SET PROBLEM 1:
Rewrite everything in the inverse-dynamics extract from "- The same training" down to "labels are supplied.", substituting "auxiliary objective" for "auxiliary loss".

* start SOURCE EXTRACT *

What carries the argument
Inverse dynamics learning auxiliary objective that predicts actions from current-future observation pairs to directly supervise the VLA vision encoder.
If this is right
- Consistent performance gains appear across multiple VLA baselines on the CALVIN ABC-D and SimplerEnv benchmarks.
- Frozen-encoder probing shows improved discrimination among visually similar states that require different actions.
- State-feature alignment metrics move closer to actual robot state changes.
- The same training recipe works on standard observation-action data without new annotations or test-time changes.
Where Pith is reading between the lines
- The same auxiliary loss could be inserted into other multimodal policies that currently rely only on end-to-end action prediction.
- Limited demonstration sets may become more usable if pseudo-reversed pairs are generated automatically from existing trajectories.
- Downstream real-robot transfer might benefit if the learned visual features already separate states that differ only in fine control details.
Load-bearing premise
Predicting actions from pairs of observations will force the vision encoder to learn distinctions that matter for control even when no extra labels are supplied.
What would settle it
A controlled experiment in which the inverse-dynamics loss is added yet frozen-encoder probing accuracy on action-discriminative state pairs remains unchanged or feature-alignment scores with ground-truth robot states do not improve.
Figures
read the original abstract
Vision-Language-Action (VLA) models have emerged as a promising framework that unifies perception, reasoning, and control for robot manipulation by adapting pretrained vision-language models (VLMs) to action prediction. However, VLM-derived representations are often insensitive to subtle visual distinctions required for low-level control, causing state aliasing between visually similar states that require substantially different actions. Prior VLA studies improve visual understanding by generating visual or reasoning outputs, such as future frames, 2D grounding points or traces, or intermediate spatial reasoning steps, but these objectives typically shape the vision encoder only indirectly through end-to-end prediction and do not explicitly analyze state aliasing in the learned visual feature space. To mitigate state aliasing, we introduce inverse dynamics learning as an auxiliary objective that directly supervises the VLA vision encoder. By predicting the action between current and future observations, our objective encourages the encoder to capture fine-grained visual distinctions that determine low-level actions. We further use pseudo-reversed supervision to expose the encoder to a broader range of action directions and improve generalization under limited robot demonstrations. Our method applies to diverse VLA baselines, uses only standard observation-action pairs without additional annotations, and preserves the original inference pipeline at test time. Experiments on CALVIN ABC-D and SimplerEnv show consistent gains across diverse VLA baselines. Frozen-encoder probing and state-feature alignment analyses further show that our method learns state-discriminative visual representations that reduce state aliasing and better align with robot state changes.

* end SOURCE EXTRACT *

SET PROBLEM 2:
List each line of the records below in which the string "picture" occurs.

* start STORED DATA *

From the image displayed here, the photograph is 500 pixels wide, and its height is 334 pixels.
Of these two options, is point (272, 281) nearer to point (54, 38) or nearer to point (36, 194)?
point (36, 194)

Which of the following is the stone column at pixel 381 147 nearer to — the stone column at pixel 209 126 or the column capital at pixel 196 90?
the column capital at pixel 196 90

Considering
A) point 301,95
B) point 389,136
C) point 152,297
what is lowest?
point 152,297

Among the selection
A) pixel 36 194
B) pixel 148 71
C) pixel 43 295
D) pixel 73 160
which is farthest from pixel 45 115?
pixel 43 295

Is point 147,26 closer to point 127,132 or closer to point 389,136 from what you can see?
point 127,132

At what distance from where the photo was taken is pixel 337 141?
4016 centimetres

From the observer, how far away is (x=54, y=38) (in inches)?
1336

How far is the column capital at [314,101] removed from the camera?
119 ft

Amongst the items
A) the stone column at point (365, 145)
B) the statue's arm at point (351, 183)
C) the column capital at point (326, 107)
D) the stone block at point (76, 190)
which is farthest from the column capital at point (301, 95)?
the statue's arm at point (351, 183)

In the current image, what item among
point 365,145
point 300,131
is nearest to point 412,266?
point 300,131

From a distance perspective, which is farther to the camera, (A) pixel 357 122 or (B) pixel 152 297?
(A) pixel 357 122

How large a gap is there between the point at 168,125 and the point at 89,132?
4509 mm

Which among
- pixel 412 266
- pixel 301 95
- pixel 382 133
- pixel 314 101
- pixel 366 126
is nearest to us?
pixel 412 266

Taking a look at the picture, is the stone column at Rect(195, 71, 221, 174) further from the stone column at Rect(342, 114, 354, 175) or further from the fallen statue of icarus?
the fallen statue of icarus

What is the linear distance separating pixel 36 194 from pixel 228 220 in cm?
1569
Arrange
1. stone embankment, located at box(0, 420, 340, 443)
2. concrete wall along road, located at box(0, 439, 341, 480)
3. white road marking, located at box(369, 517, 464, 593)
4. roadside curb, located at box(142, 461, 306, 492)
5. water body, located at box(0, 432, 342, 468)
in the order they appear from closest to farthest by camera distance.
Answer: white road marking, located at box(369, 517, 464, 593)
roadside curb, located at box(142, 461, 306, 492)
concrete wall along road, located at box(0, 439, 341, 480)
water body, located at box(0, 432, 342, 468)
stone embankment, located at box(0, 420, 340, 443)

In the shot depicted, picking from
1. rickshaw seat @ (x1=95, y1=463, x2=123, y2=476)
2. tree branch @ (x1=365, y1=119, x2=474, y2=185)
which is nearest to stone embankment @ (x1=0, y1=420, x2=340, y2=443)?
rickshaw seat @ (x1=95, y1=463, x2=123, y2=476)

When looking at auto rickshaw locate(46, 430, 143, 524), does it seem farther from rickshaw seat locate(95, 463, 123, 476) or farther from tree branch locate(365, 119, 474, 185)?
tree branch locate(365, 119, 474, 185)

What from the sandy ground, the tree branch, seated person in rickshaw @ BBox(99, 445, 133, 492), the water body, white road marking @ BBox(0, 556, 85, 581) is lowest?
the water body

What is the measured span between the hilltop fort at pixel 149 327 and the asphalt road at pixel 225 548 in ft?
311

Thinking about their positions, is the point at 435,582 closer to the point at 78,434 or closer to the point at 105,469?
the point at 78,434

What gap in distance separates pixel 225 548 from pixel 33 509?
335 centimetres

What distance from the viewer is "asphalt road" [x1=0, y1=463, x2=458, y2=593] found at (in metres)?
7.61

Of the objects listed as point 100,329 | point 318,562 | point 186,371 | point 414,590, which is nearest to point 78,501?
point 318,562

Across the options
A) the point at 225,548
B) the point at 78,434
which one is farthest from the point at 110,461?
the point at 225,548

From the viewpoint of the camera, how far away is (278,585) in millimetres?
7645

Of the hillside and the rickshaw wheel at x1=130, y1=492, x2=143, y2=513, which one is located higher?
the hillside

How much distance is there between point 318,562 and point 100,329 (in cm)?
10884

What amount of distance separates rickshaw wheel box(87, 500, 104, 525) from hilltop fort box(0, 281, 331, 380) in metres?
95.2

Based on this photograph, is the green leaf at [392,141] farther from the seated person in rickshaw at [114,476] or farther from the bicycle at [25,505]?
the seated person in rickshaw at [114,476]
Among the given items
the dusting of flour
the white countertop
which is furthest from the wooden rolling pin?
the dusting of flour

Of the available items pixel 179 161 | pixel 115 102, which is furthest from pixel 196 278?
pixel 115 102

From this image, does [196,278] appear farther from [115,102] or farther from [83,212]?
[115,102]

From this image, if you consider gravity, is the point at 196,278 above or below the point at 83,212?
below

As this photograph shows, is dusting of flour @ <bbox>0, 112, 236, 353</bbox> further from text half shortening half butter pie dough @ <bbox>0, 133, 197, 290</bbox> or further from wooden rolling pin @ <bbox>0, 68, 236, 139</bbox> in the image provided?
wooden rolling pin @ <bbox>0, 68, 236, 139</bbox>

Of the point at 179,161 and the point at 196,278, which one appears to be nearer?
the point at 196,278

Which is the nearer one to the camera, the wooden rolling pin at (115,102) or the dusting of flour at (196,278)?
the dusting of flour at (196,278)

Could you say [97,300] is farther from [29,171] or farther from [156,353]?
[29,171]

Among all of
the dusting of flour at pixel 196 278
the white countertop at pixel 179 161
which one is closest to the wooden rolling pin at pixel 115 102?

* end STORED DATA *
* start STORED DATA *

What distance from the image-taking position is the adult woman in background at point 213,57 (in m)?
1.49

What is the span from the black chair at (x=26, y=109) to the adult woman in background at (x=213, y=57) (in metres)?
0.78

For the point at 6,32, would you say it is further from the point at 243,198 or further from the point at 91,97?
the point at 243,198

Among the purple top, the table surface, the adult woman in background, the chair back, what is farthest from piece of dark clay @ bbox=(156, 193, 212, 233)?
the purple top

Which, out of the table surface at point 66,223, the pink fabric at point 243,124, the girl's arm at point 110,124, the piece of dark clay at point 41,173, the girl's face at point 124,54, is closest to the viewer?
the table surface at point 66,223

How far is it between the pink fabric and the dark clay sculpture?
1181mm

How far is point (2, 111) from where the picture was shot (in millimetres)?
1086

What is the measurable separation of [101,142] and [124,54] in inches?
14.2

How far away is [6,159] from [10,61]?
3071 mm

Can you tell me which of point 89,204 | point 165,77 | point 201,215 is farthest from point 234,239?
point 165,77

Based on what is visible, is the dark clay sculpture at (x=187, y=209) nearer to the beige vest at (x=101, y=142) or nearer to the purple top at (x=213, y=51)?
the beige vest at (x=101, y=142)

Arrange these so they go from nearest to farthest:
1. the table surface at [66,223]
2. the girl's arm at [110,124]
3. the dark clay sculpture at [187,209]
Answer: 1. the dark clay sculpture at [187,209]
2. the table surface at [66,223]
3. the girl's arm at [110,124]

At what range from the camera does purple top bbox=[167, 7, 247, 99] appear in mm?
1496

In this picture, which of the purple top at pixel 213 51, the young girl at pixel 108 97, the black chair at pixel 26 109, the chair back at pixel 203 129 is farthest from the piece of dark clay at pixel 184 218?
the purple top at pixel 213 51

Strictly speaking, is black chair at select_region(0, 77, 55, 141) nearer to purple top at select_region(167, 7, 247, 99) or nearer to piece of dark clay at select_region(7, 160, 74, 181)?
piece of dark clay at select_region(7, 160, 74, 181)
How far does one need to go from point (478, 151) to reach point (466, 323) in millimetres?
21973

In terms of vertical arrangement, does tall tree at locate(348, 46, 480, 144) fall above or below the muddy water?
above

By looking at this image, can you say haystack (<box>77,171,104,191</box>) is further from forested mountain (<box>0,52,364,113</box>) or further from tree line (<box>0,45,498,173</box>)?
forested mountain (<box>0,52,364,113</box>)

* end STORED DATA *
* start STORED DATA *

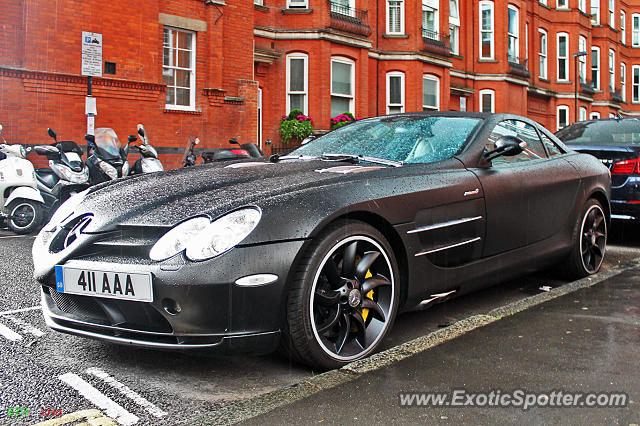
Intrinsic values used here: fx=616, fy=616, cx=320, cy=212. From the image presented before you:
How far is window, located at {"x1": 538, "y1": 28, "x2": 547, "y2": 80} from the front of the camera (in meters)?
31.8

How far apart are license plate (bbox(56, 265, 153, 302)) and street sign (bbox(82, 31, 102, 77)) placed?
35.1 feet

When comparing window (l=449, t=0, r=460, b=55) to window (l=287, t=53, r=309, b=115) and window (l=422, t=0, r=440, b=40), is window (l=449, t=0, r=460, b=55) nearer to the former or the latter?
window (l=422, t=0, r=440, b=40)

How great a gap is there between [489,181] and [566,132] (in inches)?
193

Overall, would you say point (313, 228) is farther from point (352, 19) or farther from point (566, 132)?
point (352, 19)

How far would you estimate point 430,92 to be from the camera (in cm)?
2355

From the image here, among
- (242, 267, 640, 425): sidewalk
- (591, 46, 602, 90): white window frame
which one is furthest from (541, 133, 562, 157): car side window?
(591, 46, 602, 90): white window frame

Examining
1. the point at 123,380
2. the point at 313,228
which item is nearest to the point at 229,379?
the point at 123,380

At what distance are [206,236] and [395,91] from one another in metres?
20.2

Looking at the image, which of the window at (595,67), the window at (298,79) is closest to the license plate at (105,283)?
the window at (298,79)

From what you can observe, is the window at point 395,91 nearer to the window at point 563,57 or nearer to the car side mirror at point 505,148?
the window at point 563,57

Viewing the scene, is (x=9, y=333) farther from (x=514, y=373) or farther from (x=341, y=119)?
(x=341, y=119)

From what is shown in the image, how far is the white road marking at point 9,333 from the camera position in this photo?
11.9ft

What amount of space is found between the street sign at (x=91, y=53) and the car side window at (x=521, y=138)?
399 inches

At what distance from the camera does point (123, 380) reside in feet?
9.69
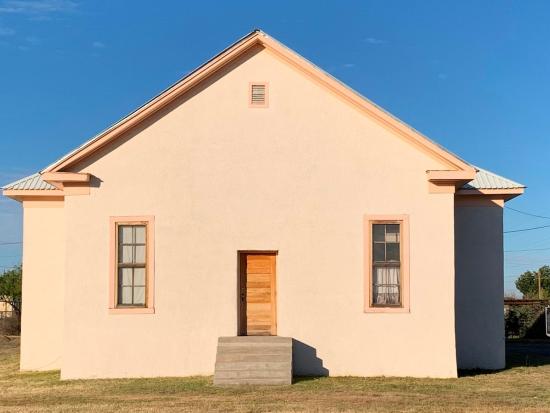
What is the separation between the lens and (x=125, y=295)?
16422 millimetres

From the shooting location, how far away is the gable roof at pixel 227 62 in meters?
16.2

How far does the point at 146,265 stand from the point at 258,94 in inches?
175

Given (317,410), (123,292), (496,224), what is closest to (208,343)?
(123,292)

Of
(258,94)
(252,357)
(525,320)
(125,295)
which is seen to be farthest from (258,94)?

* end STORED DATA *

OUTPUT 1:
- The same training recipe works on standard observation-action data without new annotations or test-time changes.
Where Pith is reading between the lines
- The same auxiliary objective could be inserted into other multimodal policies that currently rely only on end-to-end action prediction.
- Limited demonstration sets may become more usable if pseudo-reversed pairs are generated automatically from existing trajectories.
- Downstream real-robot transfer might benefit if the learned visual features already separate states that differ only in fine control details.
Load-bearing premise
Predicting actions from pairs of observations will force the vision encoder to learn distinctions that matter for control even when no extra labels are supplied.

OUTPUT 2:
Taking a look at the picture, is the stone column at Rect(195, 71, 221, 174) further from the stone column at Rect(342, 114, 354, 175) or further from the fallen statue of icarus?
How far is point (2, 111) from where the picture was shot (in millimetres)?
In this picture, which of the purple top at pixel 213 51, the young girl at pixel 108 97, the black chair at pixel 26 109, the chair back at pixel 203 129 is farthest from the piece of dark clay at pixel 184 218?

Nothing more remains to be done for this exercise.